I’ve been exploring Nomad with a bare metal cluster of 3 servers and 7 clients. Nomad version is 1.3.5. Everything communicates via a Nebula overlay network on 192.168.100.0/24 to keep the config simple. The 3 servers are all in different DCs in Montreal. RTT between them < 2ms over Nebula. The 7 clients are more dispersed, all < 80ms.

A few days ago the cluster unexpectedly ended up in a state with all 7 clients showing as down, with no services running, yet with all 3 servers apparently being alive. At this point Nomad processes on the clients all seemed to be running without apparent issues, yet restarting the nomad service on each client immediately caused that client to be marked as ready and to receive allocations again.

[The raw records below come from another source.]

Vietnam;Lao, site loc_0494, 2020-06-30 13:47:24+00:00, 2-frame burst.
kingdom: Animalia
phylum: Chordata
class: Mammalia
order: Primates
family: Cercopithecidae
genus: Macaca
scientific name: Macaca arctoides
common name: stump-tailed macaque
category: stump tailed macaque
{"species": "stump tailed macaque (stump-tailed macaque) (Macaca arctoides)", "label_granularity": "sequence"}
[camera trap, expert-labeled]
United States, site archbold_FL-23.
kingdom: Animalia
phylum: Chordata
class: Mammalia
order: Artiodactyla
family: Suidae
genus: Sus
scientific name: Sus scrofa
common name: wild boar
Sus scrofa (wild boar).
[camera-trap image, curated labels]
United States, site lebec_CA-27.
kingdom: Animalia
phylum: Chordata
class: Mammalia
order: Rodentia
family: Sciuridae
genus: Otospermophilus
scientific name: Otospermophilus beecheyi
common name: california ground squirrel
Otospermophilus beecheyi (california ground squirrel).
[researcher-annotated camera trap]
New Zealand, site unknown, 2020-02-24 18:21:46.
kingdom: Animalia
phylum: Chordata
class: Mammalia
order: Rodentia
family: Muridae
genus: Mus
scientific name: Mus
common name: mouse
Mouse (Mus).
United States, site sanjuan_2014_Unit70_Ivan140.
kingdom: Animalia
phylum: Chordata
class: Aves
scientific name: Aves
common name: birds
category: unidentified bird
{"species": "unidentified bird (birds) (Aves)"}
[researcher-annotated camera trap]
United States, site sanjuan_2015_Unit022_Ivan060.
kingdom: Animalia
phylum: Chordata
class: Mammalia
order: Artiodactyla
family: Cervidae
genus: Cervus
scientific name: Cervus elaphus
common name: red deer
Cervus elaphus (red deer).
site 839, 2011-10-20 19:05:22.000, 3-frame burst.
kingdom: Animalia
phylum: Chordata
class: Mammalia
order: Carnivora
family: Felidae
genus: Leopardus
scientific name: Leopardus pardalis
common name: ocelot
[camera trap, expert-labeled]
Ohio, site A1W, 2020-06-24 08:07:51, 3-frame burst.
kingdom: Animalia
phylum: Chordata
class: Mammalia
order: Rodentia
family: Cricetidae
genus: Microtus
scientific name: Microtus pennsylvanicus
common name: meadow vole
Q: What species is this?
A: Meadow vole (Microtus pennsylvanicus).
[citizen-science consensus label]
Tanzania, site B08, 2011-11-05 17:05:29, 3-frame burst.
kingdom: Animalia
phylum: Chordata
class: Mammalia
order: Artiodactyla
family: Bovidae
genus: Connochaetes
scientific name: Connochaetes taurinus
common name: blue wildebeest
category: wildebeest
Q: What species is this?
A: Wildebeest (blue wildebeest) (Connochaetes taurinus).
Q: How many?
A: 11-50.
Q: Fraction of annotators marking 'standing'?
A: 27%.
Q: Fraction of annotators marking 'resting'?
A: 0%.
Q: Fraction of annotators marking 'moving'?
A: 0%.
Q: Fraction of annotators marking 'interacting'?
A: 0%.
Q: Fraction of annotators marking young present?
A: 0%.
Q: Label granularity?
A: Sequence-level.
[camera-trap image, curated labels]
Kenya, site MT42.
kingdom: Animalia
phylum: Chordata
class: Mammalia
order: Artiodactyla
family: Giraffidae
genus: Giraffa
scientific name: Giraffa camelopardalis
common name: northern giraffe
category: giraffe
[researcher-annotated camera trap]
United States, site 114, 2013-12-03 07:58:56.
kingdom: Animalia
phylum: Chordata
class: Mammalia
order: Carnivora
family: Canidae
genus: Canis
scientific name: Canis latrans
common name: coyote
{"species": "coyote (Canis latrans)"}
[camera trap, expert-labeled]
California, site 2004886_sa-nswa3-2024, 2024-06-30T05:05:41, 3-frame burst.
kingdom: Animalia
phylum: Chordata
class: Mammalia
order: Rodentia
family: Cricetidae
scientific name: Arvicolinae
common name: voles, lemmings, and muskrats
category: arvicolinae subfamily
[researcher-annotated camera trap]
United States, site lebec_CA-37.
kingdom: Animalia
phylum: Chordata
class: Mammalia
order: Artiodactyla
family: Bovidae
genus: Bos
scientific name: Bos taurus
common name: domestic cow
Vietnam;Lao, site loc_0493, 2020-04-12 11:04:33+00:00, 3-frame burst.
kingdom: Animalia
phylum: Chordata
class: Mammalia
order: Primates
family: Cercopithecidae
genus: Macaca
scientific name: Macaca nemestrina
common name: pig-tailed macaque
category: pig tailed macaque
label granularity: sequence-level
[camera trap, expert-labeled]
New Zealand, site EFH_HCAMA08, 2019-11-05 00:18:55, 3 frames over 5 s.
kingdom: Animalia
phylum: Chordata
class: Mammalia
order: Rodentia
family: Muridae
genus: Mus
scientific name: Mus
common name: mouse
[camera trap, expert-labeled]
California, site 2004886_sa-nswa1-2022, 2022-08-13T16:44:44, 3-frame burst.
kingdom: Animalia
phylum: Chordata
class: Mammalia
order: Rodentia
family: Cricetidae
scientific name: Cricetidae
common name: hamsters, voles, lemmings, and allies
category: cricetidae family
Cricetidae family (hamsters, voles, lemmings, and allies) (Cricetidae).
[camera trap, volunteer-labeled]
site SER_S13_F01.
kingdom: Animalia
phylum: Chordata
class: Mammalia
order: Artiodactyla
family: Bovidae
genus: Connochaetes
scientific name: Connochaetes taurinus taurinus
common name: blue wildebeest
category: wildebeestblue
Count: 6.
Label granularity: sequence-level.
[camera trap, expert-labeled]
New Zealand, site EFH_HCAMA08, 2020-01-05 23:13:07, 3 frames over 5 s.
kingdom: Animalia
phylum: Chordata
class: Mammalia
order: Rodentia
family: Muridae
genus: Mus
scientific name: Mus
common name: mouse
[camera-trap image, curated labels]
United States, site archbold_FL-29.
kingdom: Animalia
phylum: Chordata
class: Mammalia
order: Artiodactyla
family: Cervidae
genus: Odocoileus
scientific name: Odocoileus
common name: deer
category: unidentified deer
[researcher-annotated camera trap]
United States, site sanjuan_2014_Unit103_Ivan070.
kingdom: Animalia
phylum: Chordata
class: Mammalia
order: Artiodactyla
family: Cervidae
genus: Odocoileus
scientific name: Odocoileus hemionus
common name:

While going through the logs, it looks like this state seems to have somehow been precipitated by a brief network outage that had occurred at one of the Montreal DCs ie affecting just 1 one of the servers. The affected server was not the elected leader at the time of the connectivity outage. While it looks like connectivity was only briefly out, there was then a period of over an hour in the logs of all 3 servers where there was leadership instability, the cluster seeming to bounce between having no leader and having an elected leader.

I presume this somehow ended up causing the servers to lose track of client status, but I haven’t even gotten that far yet in my analysis, because I’ve since been trying to simulate this type of network partition with one of the servers, and the server behaviour has me really puzzled.

My steps to simulate:

Start with all 3 servers showing as alive. (In the attached examples, at this point vitalia is the leader and solaria and landra are followers). Tail their logs.
Pick one of the servers that is not the leader, in the attached example I’ve picked landra, and stop it’s nebula service
Wait for that server to show up as failed in the UI.
- At this point cluster seems totally fine, nothing unexpected in the logs, work continues despite the 1 failed server.
Now, restart the nebula service on the ‘failed’ server (ie landra)
- At this point things seem to go haywire. Below sample of logs, taken from the point connectivity resumes, shows vitalia losing and regaining leadership in an apparently ongoing cycle.
- This instabiliy seems to continue, at least over a period of minutes, until I intervene, in this example by stopping the nomad service on landra. This immediately seems to stabilize the leadership between the 2 remaining servers. If I start the nomad service on landra again, the instability immediately returns.
- To stabilize, I stop the nomad service on landra, remove /var/nomad, and restart the nomad service; at this point landra rejoins the cluster as follower and everything seems good.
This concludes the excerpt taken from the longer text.